### [Your task]
Continue the diary entry below about a bus ride and a day of teaching, starting right after its final sentence.

### [Text passage]

***

Today started off as a beautiful day. The sky was a bright blue, with lots of fluffy clouds sailing between the tops of buildings, like ships over a coral reef. A clean sky, thanks to lots of rain.
The bus was full, so ended up sitting next to a pretty girl who told me she is studying Nutrition. I asked her, with reference to what I posted earlier, "Which is the best Korean food for an athlete." She said, "Bibimpap." Interesting. It's a salad, basically, which I guess you can mix with rice. But it's not really something one can use as a staple.
Earlier I also referenced my dairies, that in the last 3 years, every time at this time of year, in August, there has been drama.
I didn't expect drama to open right off the bat. In fact I'm using some new material, new storybooks, new attitude (a new level of loosely accepting all the unacceptable things (eating in class, coming in late, refusal to think or respond to questions)which actually represennts a poor standard of teaching, but hey). The challanege as a teacher is not to force yourself over a class, not to regiement them, but to get them to think for themselves, get them to work things out.

***

### [Entries provided]
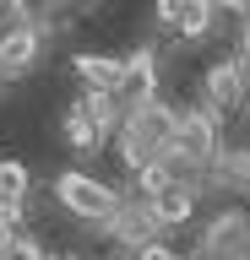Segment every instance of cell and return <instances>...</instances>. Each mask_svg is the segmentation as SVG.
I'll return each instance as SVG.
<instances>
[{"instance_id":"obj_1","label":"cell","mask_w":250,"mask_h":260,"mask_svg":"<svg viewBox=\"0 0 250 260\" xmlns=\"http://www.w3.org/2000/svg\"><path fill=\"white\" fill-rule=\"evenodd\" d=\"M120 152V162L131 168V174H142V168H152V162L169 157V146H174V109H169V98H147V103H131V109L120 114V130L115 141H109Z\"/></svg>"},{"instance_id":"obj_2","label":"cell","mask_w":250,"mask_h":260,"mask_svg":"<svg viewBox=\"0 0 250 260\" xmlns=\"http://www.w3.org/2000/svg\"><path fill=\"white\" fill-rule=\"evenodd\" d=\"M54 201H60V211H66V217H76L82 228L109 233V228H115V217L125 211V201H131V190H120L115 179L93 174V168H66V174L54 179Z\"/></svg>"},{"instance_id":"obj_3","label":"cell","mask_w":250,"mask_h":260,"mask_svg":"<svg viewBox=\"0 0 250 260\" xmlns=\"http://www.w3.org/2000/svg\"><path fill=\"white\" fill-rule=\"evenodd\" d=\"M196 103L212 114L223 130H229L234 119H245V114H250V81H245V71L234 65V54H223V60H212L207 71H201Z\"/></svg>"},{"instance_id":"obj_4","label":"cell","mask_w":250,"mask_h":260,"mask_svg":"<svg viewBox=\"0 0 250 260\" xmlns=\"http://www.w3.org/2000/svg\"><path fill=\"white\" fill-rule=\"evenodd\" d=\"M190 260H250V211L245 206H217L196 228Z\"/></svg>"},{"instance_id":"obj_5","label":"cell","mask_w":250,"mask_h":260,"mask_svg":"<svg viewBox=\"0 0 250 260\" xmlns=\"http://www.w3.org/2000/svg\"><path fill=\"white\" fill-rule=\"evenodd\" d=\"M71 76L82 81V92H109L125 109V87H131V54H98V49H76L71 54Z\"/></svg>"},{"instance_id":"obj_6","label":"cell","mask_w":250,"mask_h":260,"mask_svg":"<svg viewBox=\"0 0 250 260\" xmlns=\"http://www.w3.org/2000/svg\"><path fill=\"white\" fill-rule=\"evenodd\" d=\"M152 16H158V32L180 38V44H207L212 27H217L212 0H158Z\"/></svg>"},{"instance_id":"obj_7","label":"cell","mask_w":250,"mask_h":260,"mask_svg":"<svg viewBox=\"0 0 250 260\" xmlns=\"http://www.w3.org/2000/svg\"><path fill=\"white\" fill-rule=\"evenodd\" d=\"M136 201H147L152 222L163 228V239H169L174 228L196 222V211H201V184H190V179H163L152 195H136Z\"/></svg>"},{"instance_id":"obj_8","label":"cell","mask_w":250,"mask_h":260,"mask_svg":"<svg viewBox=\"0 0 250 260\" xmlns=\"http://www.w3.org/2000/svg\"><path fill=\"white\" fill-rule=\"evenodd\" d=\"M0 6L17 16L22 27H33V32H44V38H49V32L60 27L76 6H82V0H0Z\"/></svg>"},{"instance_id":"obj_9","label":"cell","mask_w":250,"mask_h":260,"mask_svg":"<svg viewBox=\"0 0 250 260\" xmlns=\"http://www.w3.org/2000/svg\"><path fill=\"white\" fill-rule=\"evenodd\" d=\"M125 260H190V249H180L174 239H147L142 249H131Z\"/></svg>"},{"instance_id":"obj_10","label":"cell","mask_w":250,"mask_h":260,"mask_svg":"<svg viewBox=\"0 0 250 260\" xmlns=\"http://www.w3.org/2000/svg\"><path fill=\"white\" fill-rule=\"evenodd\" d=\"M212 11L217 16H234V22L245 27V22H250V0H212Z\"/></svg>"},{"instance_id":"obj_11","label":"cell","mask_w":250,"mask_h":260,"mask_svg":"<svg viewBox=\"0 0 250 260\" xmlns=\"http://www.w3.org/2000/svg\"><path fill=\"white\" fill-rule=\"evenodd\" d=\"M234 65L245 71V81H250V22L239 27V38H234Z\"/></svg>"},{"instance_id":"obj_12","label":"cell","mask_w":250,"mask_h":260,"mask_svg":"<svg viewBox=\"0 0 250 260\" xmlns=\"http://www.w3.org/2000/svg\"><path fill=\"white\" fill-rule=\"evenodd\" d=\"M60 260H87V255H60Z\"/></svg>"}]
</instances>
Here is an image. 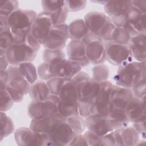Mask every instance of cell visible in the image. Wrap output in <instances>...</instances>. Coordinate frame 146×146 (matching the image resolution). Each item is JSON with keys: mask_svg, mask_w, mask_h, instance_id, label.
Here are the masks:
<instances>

***

### [Exercise answer]
What frustrates me at this school is that the level of English is so low, it feels like we are standing on the starting blocks every day. That wears you out. You stand on the starting blocks everyday, and the sun just beats down. And the time for the race never comes.
Why do I love teaching English? Because I love English, and I love imparting English. I'm not doing that, nowhere near to the degree that brings even a little satisfaction. Some of the kids, a minority, are okay. Some can't read the word 'to'. All they do is parrot and pretend. You do, I do. Monkey say, monkey do. When they walk out the door they're none the wiser.
The weird thing is I got an email from someone today saying I have a 'temper', and shortly after that, in my second last class, I found myself getting extremely agitated. This is the class where, when I come in, two school bags wait on the desk until 15 minutes have gone by, and then those two students saunter in, sighing as though they're carrying the world on their shoulders. In the first few weeks, after pleasantries didn't work, I tried pushups and caning but that got me into trouble, even when I wasn't disciplining them, so now I just let them do as they like.
What upset me today was that the only student who makes some effort just decided today that she didn't feel it. She told me the class was boring and wanted to go out to drink water.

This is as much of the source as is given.